03-01-2019

Un travailleur X. est occupé au sein d’une A.S.B.L. prenant en charge des personnes adultes atteintes d’un handicap.

Monsieur X. a déjà eu à plusieurs reprises un comportement désagréable et a contesté à plusieurs reprises publiquement la direction de l’établissement, ce qui lui a valu un avertissement.

Monsieur X. rejoint la délégation syndicale en tant que délégué syndical suppléant.

La direction débute des négociations avec la délégation syndicale à la suite de sa décision de réorganiser le travail, ce qui implique des licenciements. Les négociations s’avèrent difficiles et des actions sont menées par les salariés.

Au cours de l’année 2017, Monsieur C. publie sur son profil Facebook des représentations caricaturales du directeur de l’A.S.B.L. faisant référence au camp d’Auschwitz. A la suite d’une réunion, Monsieur X. va asperger d’eau la chemise du directeur. Le même jour, la voiture du directeur est endommagée. Un « ami » de Monsieur X. commente les faits sur facebook et Monsieur X. y répond par un smiley faisant un sourire.

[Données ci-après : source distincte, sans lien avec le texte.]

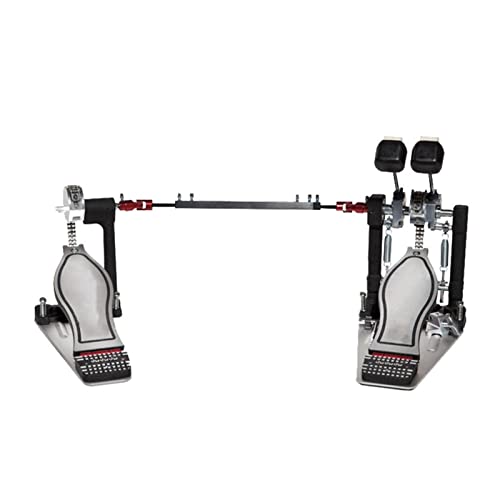 Pedales dobles para batería FLFL Drum Kit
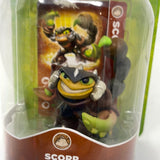 Skylanders Swap Force Scorp CIB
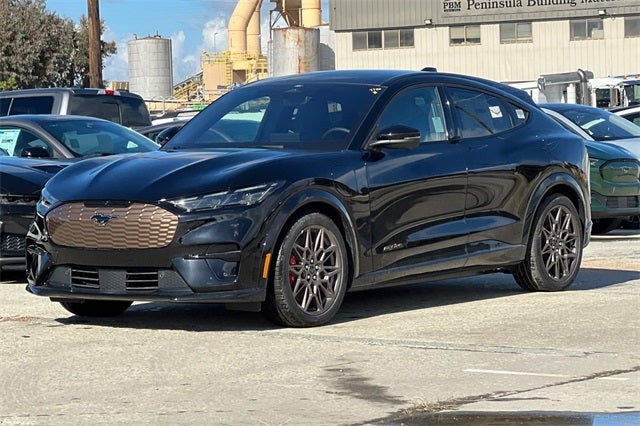 2025 Ford Mustang Mach-E GT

Les administrateurs sont avertis le même jour des faits et, par lettre recommandée du 12 octobre 2017, font savoir leur intention de licencier pour motif grave Monsieur X. L’A.S.B.L. suit la procédure de la loi du 19 mars 1991 et saisit le Tribunal du travail.

A la suite du jugement du Tribunal, un appel est formé par Monsieur X. devant la Cour du travail de Mons.

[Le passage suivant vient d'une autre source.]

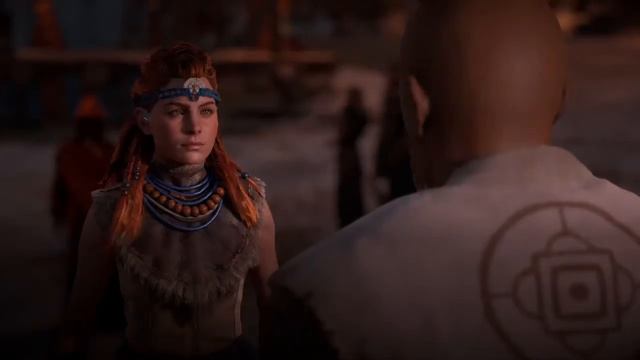 #Horizon Zero Dawn прохождение уровень 6 смотреть онлайн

Sur la question du motif grave, la Cour considère que celui-ci est relatif à des faits précis : le pare-brise pulvérisé, le jet d’eau et les publications facebook. La Cour relève qu’il ne peut être établi avec certitude que Monsieur X. est responsable de la destruction du pare-brise mais, par contre, il est certain qu’un incident a eu lieu entre les deux hommes et qu’il a impliqué la voiture du directeur. La Cour va retenir l’incident comme constitutif d’un motif grave, de même pour le jet du verre d’eau.

Pour ce qui concerne les publications Facebook, la Cour constate que Monsieur X. s’est effectivement laisser aller à des déclarations et caricatures particulièrement outrageantes pour le directeur, démontrant un manque total de respect pour sa personne.

Certes, l’article 10 de la CEDH garantit le droit à la liberté d’expression mais celui-ci n’est pas absolu. Un devoir de réserve ou de loyauté ne peut être exigé d’un travailleur mais l’appréciation émise ne peut se faire sans égards pour la personne concernée. Le droit à la critique est garanti aux travailleurs mais cela n’autorise ni l’injure, ni l’insulte, ni la caricature méchante. La liberté d’expression doit s’exercer vis-à-vis de l’employeur en conjonction avec l’obligation de déférence et de respect, l’expression devant être « raisonnable et pondérée ».

Le droit de critique exercé de tel sorte qu’il devient excessif, offensant ou calomnieux est fautif.

Les publications Facebook ont-elles un caractère public ? La Cour considère que c’est le cas lorsque la page Facebook est « publique » mais également lorsque l’information est accessible à un nombre importants d’ « amis ».

Le travailleur prétendait que la publicité de ses publications était faible mais la Cour relève que Monsieur X. s’est adressé directement à des collègues et qu’elles ont été largement diffusées et distribuées durant la grève. Les faits fautifs à l’origine du motif grave sont donc appuyés par cette circonstance aggravante de diffusion de caricatures insultantes.

 

Qu’en retenir ?

 

La Cour du travail de Mons rappelle que la liberté d’expression ne peut être absolue dans le cadre des relations de travail.

Elle souligne, toutefois, que le travailleur n’est pas tenu par un devoir de loyauté ou de réserve, et qu’il conserve un droit à la critique de son employeur.

Cependant, ce droit à la critique ne peut autoriser un travailleur à tenir des propos dénigrants, injurieux, outrageants ou diffamatoires à l’égard de son employeur, et ce publiquement. Des publications sur un profil Facebook doivent être considérées comme publiques, dès lors qu’elles ont notamment été adressées à des collègues du travailleur et qu’elles ont bénéficié d’une diffusion relativement large. Ce faisant, de telles publications sont susceptibles de participer de la commission d’un motif grave justifiant la rupture immédiate du contrat de travail.

 

Réf.: C.T. Mons, 27 avril 2018, R.G. n° 2017/AM/367.